Minimum Number of Operations to Convert Time - Video Solutions

Problem Overview: You are given two time strings current and correct in HH:MM format. In one operation you can add 1, 5, 15, or 60 minutes to the current time. The goal is to reach the correct time using the minimum number of operations.

Approach 1: Greedy with Minutes Conversion (Time: O(1), Space: O(1))

Convert both times into total minutes from midnight. Compute the difference diff = correctMinutes - currentMinutes. The allowed operations are fixed increments: 60, 15, 5, and 1. Apply a greedy strategy by repeatedly taking the largest possible increment that does not exceed the remaining difference. For example, use as many 60-minute operations as possible, then 15, then 5, and finally 1. Because these increments form a canonical system, the greedy choice always produces the minimum number of operations. The computation involves a few integer divisions and remainders, so runtime is constant.
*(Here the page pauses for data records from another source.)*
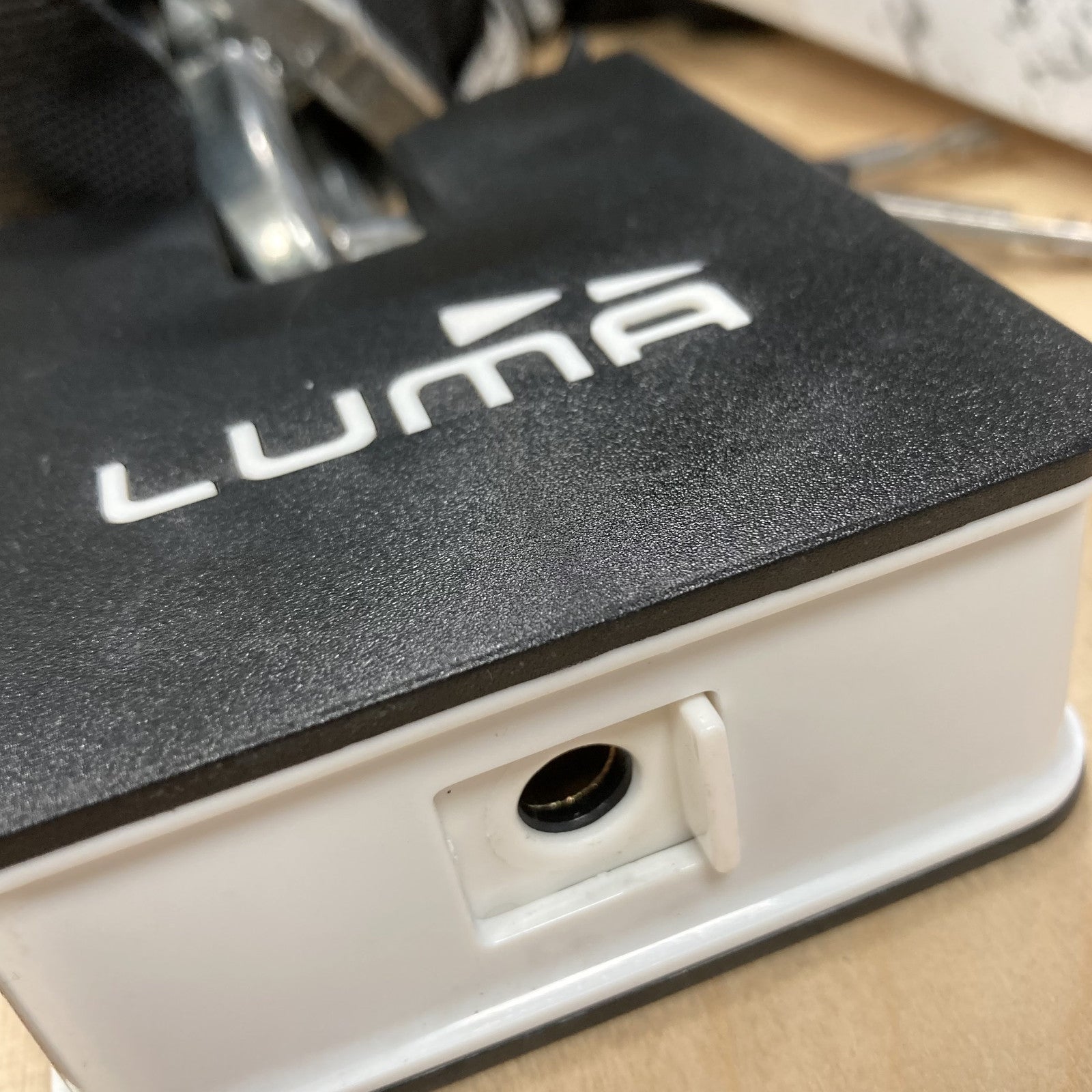 luma fahrradschloss Luma Escudo 38 120cm 10mm Weißes Fahrradkettenschloss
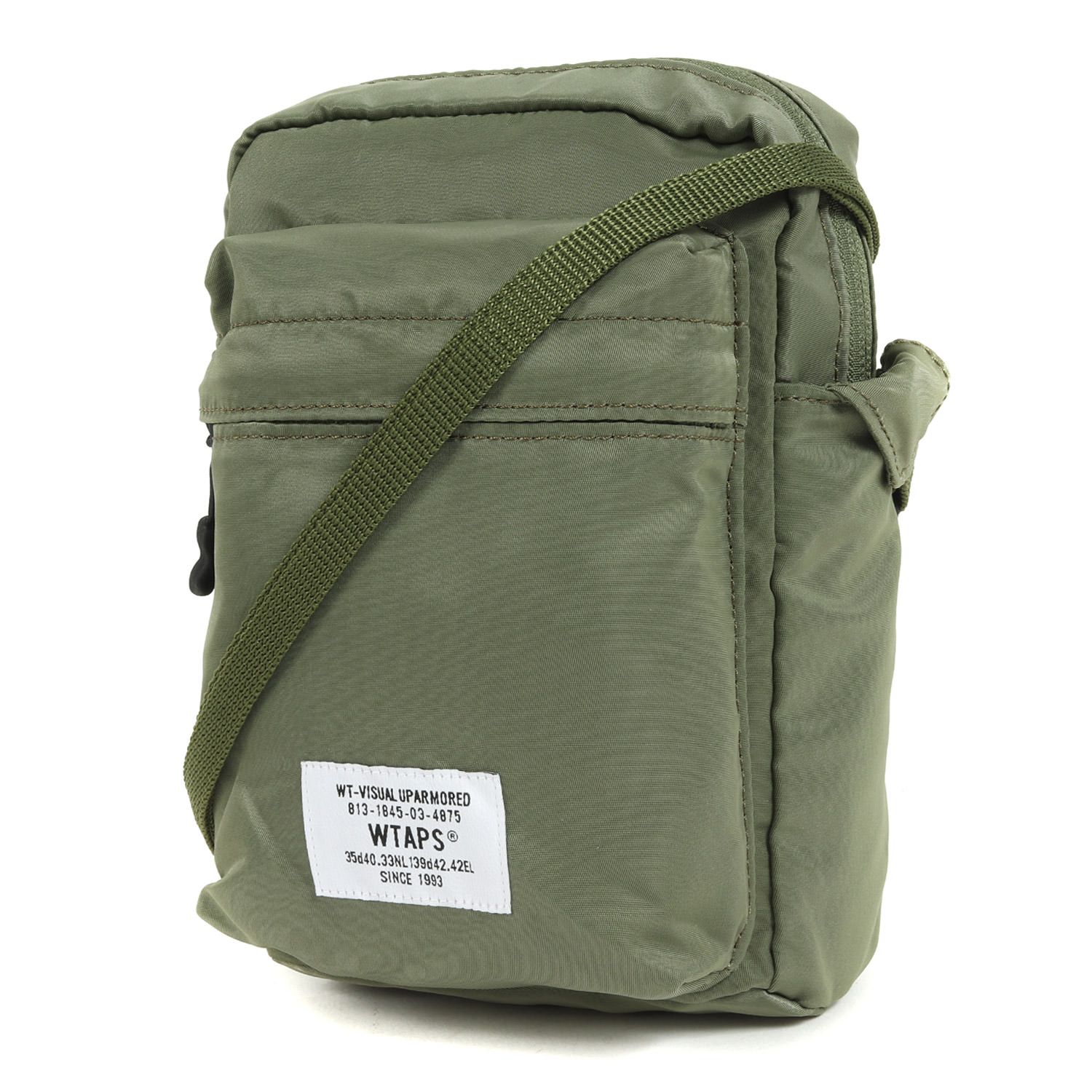WTAPS reconnaissance ショルダーバッグ オリーブ W)taps - WTAPS RECONNAISSANCE POUCH OLIVE DRABの通販 by でぶ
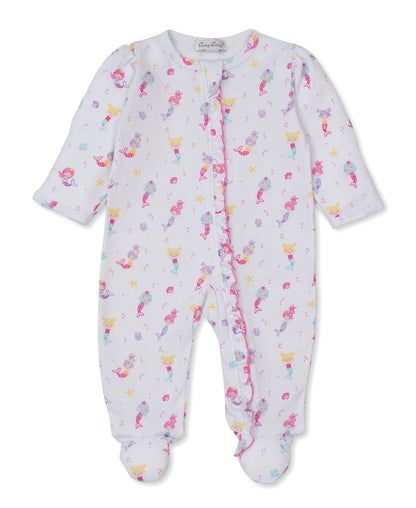 Kissy Kissy Underwater Mermaids Zip Footie - Persnickety Shop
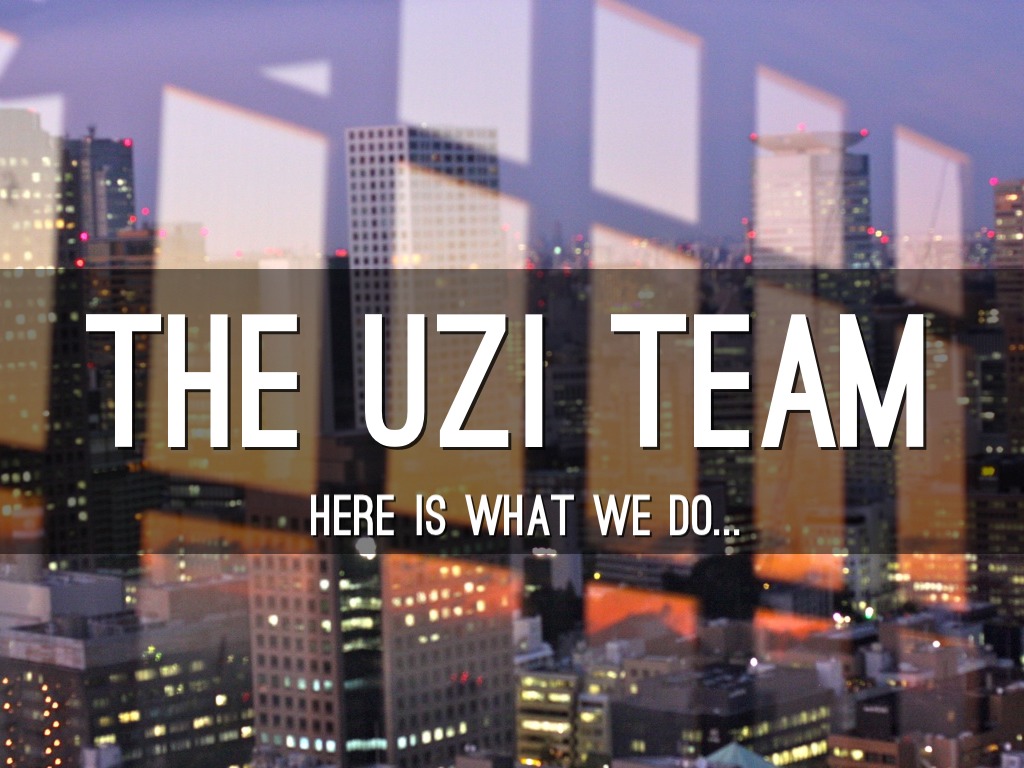 The UZI Team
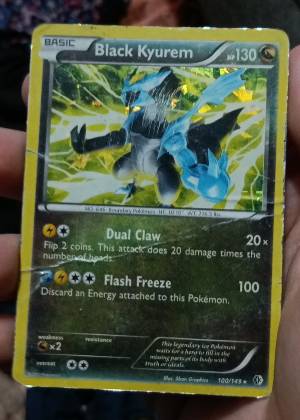Black Kyurem, graded 1.0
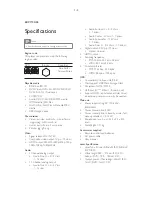 Предварительный просмотр 4 страницы Philips BDP5500 Service Manual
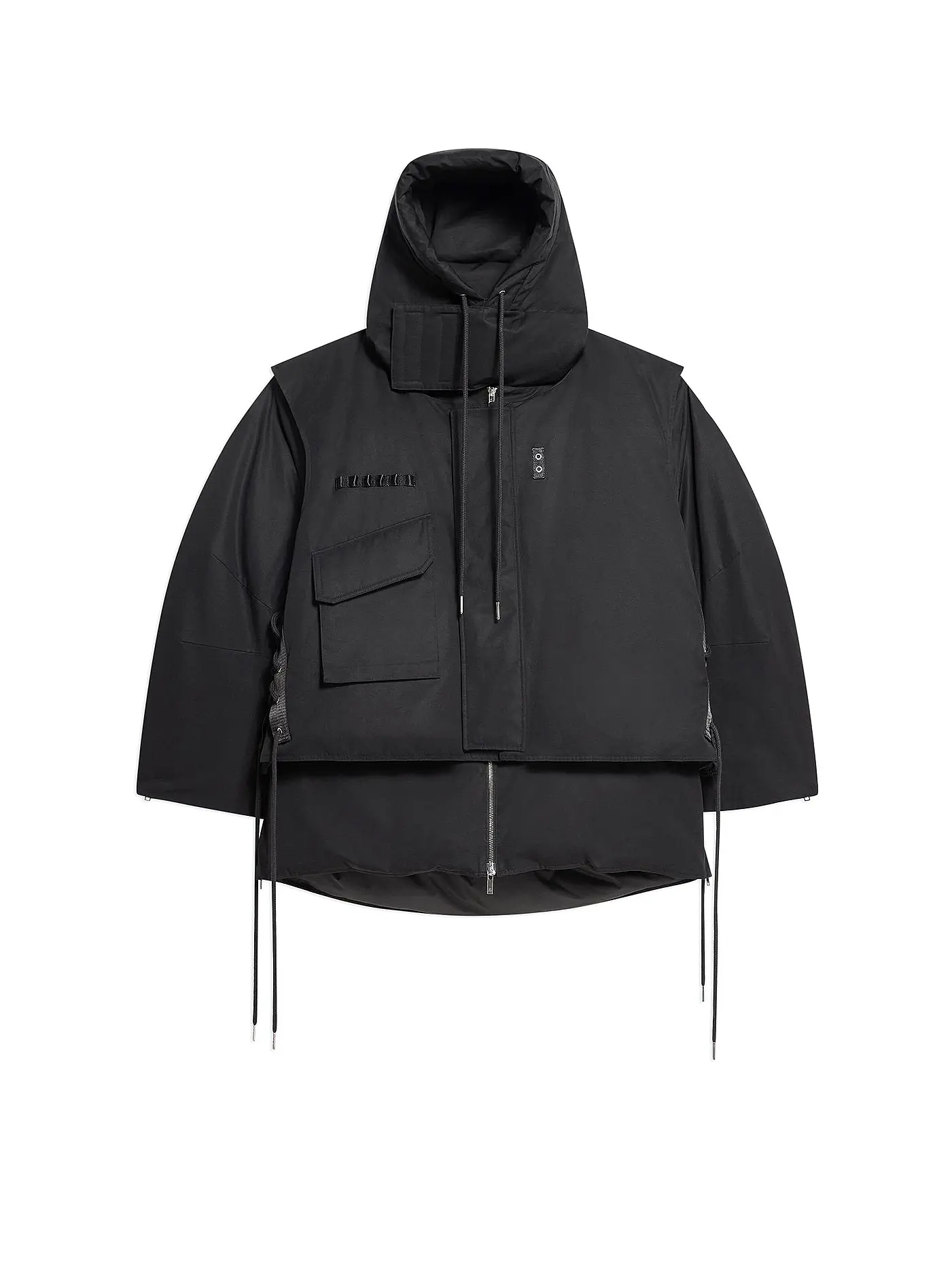 HELMUT LANG | Daunenparka ARCTIC LAYERED JACKET | 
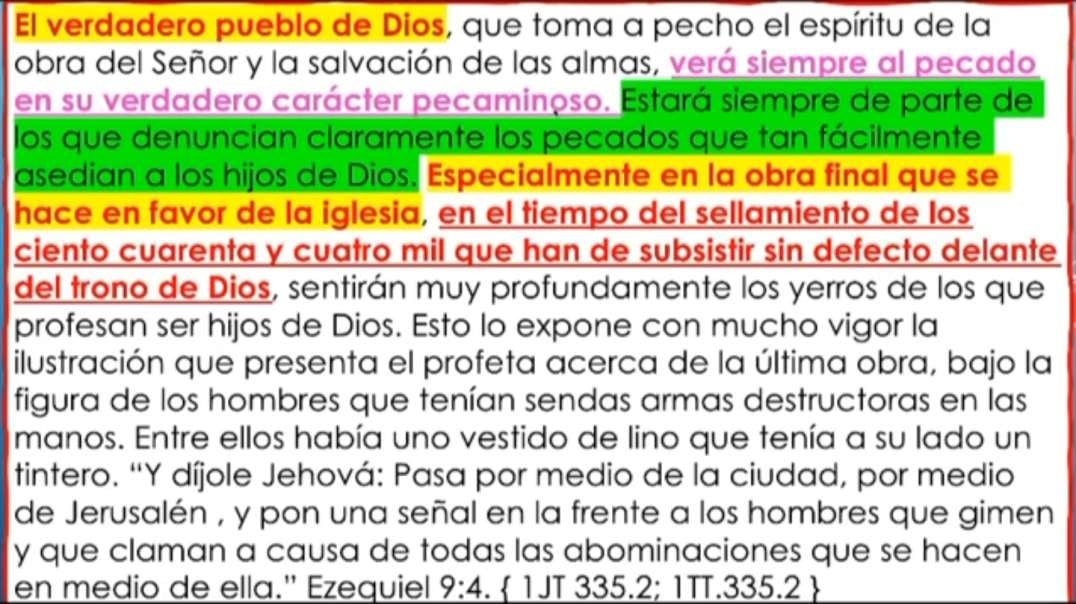 Tema - Hablemos del Juicio de Los Vivos - Parte 5 -El plan maestro del diablo,una nueva organización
The key insight: minimizing operations is equivalent to minimizing the number of increments used to build the minute difference. With fixed step sizes, greedy selection works the same way as making change with standard coin denominations. You simply reduce the remaining minutes with the largest step first.

Relevant concepts appear frequently in greedy algorithms and basic string parsing problems.

Approach 2: Dynamic Programming (Time: O(D * 4), Space: O(D))

Dynamic programming treats the problem like a small coin change variant. Let D be the minute difference. Build a DP array where dp[i] represents the minimum operations needed to reach exactly i minutes. For each minute value, check transitions using the allowed operations {1, 5, 15, 60}. The recurrence is dp[i] = 1 + min(dp[i - step]) for valid steps.

This guarantees an optimal answer for every intermediate value and works even if the operation set changes. However, it requires iterating through all minute values up to D, so it is slower and uses extra memory. For this problem the difference is at most 1439 minutes, so it still runs fast in practice. This approach connects to classic dynamic programming patterns used in coin change problems.

Recommended for interviews: The greedy minutes-conversion approach is what interviewers expect. It shows you recognized the fixed increments and reduced the problem to a simple arithmetic strategy. The DP method demonstrates problem generalization, but greedy is the clean, optimal solution with constant time and space.